# My LBS has a new.......



## mtsheron (Jul 16, 2012)

Orca M50 on the lot you might say! Wow what a beautiful "ma-sheen"!

If only I needed a new ride. My Orca BRV with full Force upgrade is a "ma-sheen" too!

Plus I have less than the $3900 they are asking for this beast in my matte finished beauty!


----------



## Jen_I_Am (Mar 30, 2010)

I am just curious...is it the M50D (disc brake option)? I, too, have less than $3900 to spend on a bike at the moment lol. I have been looking at the M30 and M30D as well. Not crazy about going back to Shimano componentry after making the change to SRAM last year. I did see a hella good price at Competitive Cyclist for the 2013 Orca Bronze with Rival parts. Half price @ $1264!


----------



## mtsheron (Jul 16, 2012)

Jen_I_Am said:


> I am just curious...is it the M50D (disc brake option)? I, too, have less than $3900 to spend on a bike at the moment lol. I have been looking at the M30 and M30D as well.
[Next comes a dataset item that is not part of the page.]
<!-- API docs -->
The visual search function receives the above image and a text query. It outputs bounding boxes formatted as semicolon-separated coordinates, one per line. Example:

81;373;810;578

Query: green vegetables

Not crazy about going back to Shimano componentry after making the change to SRAM last year. I did see a hella good price at Competitive Cyclist for the 2013 Orca Bronze with Rival parts. Half price @ $1264!


That is the bike I bought as well back in Septemeber and changed out all the Rival to Force. Sold the Rival and Apex crank to recoup some jack!


----------